Kate’s confidence slipped. She caught herself rubbing damp palms down her slacks. “Let them follow their normal routine, Danny.” Calmly, Kate opened her book bag and pulled out papers.

“What should I do?” Danny asked.

“Pick a seat?” Kate waved at the desk he stood beside.

“What if some other kid sits there?”

“Oh. Good point. What do you think you should do?”

“Go back to Fort Worth. I hate it here.” He spoke with such fervor Kate winced.

“Honey, I agreed to work a full school year. In May I’ll reassess. Until then, we’re staying. Why don’t you ask the van driver what time he or she plans to return to pick up the students.”

“It’s a he,” Danny muttered, brushing past two boys who were timidly approaching.

Kate pasted on a smile. “Welcome boys. Take seats near the front of the room for now. Once I take attendance I’ll assign seating based on your grade.”
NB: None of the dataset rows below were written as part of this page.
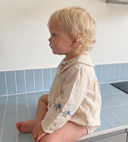 Side profile of toddler sitting on a counter wearing ecru bubble romper with embroidered collar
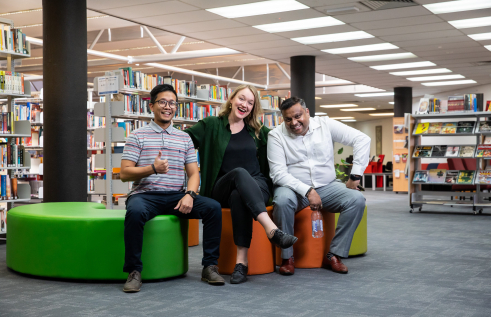 three students sitting on chairs inside the CDU Alice Springs campus library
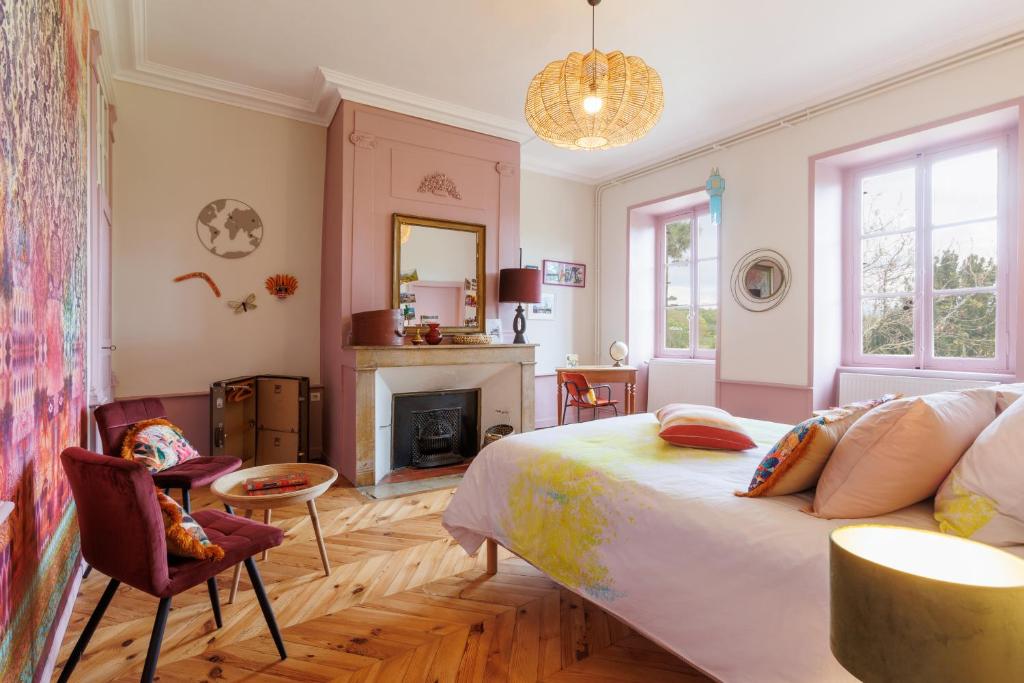 a bedroom with a bed and a fireplace at Château de Bourrassol in Ménétrol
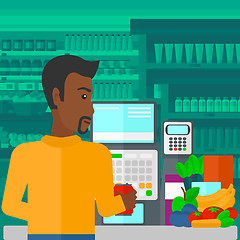 Image showing Cashier at supermarket checkout.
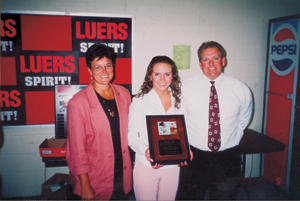 (l-r) Lisa Palmer, Bishop Luers Scholarship recipient Mo Korte, and Mike Palmer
The duo, freckle-faced carrot tops, plopped down in the second row. Two giggly blond girls followed. All four appeared nervous.

The next five to straggle in tried to act cool and aloof. Three older boys waited to see where the girls who trailed in their wake decided to sit. The boys then put as much distance between themselves and the girls as humanly possible.

Kate noted that the last two students slipped in silently. The girl was possibly the youngest of the group. In a few years she would be stunning. Lustrous, straight black hair fell to below her shoulders. Eyes so dark they were almost purple studied Kate from beneath thick lashes. By comparison, the boy seemed bland. His black hair was cropped short, his liquid eyes somber. If Kate had to describe the color of his skin, she would call it flat tobacco, whereas the girl’s glowed like burnished copper. Kate had one Hispanic name on the list from Marge and two Native Americans. Checking grade levels, she concluded these two were her Native students.

Which meant the girl was her landlord’s daughter. Last night she’d barely glimpsed the child down beside Danny and Goldie.

Danny returned, trailed by a stocky man.

“You sent the boy to get me, ma’am? I’m Bill Hyder. Dave, there, is my youngest boy.” The van driver crushed a battered straw hat between work-scarred hands. His gaze lit proudly on a husky, toffee-haired teen who slumped in his seat.

Kate smiled, hoping to put the man and his son at ease. “I’m Ms. Steele. I forgot to ask Marge Goetz if I should stagger dismissals by grade levels.”